First we'll import some data. I'm using an extract from the Rock Property Catalog, https://subsurfwiki.org/wiki/Rock_Property_Catalog

In [None]:
import pandas as pd

df = pd.read_csv('https://geocomp.s3.amazonaws.com/data/RPC_4_lithologies_original.csv')
df.describe()

In [None]:
df.dropna(inplace=True)
df.head(3)

# Exercise

Remove the units from the column names so we can refer to them just using their abbreviation

In [None]:
new_names = {'Vp [m/s]': 'Vp', 'Vs [m/s]': 'Vs', 'Rho [g/cm³]': 'Rho'}
df = df.rename(new_names, axis='columns')

We'll start our classification journey by using the logistic regression algorithm one a variable and two classes.

## Logistic Regression

Logistic regression is similar to linear regression, but instead of predicting a continuous variable, it predicts whether something is true or false. It is a classification algorithm. 

Instead of fitting a line to the data, Logistic regression fits a logistic function (a.k.a sigmoid) to the data. The model then is a probability function used to classify new data.

$$f(x) = \frac{1}{1+e^{-\textbf{x}}}$$

$$f(x) = \frac{1}{1+e^{-(\textbf{wx}+b)}}$$

It has many uses in data analysis and machine learning, especially in data transformations. The curve goes from zero to one. It tells you the probability that a sample is a class of interest or not. Instead of using a least-squares type loss function, it uses a maximum likelihood function.

# EXERCISE: 

- Write a function called `logistic` that takes x, w, and b as arguments and returns the value of the logistic.

- Make a plot of the logistic function from x = -10 to 10.

In [None]:
import numpy as np
import matplotlib.pyplot as plt

def sigmoid(x, w=1, b=0):
    """Logistic function.
    Args:
        x (array or int): input
        w (float or array): the weights of the logistic
        b (float): the intercept (or bias)
    """
    # goes here your_equation 
    return # your equation goes here

In [None]:
x = # your code goes here. 
plt.plot(x, sigmoid(x), 'o-')
plt.title('The logistic function where w=1, b=0')

In [None]:
import numpy as np
import matplotlib.pyplot as plt

def sigmoid(x, w=1, b=0):
    """Logistic function.
    Args:
        x (array or int): input
        w (float or array): the weights of the logistic
        b (float): the intercept (or bias)
    """
    term = np.exp(-(w * x + b))
    return 1 / (1 + term)

In [None]:
x = np.arange(-10, 10)
plt.plot(x, sigmoid(x), 'o-')
plt.title('The logistic function where w=1, b=0')

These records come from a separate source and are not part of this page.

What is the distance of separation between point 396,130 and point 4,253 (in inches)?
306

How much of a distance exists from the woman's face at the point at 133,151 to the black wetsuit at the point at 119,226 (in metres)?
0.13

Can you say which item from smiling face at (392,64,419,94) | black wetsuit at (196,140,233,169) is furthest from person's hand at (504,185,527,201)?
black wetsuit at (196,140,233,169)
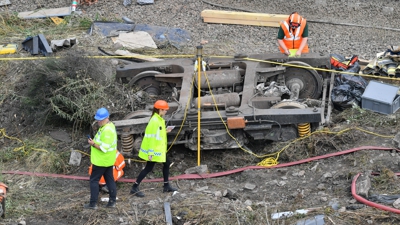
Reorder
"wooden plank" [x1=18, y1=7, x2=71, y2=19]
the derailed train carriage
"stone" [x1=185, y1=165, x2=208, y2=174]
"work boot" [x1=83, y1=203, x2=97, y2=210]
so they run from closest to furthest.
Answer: "work boot" [x1=83, y1=203, x2=97, y2=210], "stone" [x1=185, y1=165, x2=208, y2=174], the derailed train carriage, "wooden plank" [x1=18, y1=7, x2=71, y2=19]

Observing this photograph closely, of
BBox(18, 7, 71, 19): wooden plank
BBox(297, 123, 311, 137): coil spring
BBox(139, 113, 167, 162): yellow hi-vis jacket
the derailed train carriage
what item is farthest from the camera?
BBox(18, 7, 71, 19): wooden plank

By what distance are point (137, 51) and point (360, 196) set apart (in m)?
7.20

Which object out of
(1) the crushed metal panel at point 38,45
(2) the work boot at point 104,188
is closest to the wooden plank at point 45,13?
(1) the crushed metal panel at point 38,45

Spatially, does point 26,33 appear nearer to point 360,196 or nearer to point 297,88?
point 297,88

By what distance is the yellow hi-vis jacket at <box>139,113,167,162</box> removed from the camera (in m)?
8.45

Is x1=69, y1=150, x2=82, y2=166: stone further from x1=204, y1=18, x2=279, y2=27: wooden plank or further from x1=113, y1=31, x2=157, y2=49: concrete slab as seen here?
x1=204, y1=18, x2=279, y2=27: wooden plank

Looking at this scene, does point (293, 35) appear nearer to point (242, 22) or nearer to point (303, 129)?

# Also note we can use the expit function in scipy for this (but we don't have to!)
from scipy.special import expit
y = expit(x)
plt.plot(x, y)
plt.plot(x, sigmoid(x), 'o-')

## Select the data for this problem

In [None]:
features = ['Vp']  # a single feature
classes = ['shale', 'dolomite']  # two classes
df_LR = df.loc[df['Lithology'].isin(classes)]

X = df_LR[features].values
y = df_LR['Lithology'].values

## How are these two classes distributed along the `Vp` dimension?

In [None]:
# Set a custom color palette for seaborn
import seaborn as sns
colors = ['goldenrod', 'darkseagreen', 'cornflowerblue', 'blueviolet']
palette = sns.color_palette(colors)
hue_order = df['Lithology'].unique()
_ = sns.histplot(data=df_LR, x='Vp', kde=True, hue='Lithology', palette=palette, hue_order=hue_order)

In [None]:
import sklearn 

print(sklearn.__version__)

# Make sure we can see all of the model details.
sklearn.set_config(print_changed_only=False)

In [None]:
from sklearn.model_selection import train_test_split

X_train_lr, X_val_lr, y_train_lr, y_val_lr = train_test_split(X, y, test_size=0.2, random_state=32)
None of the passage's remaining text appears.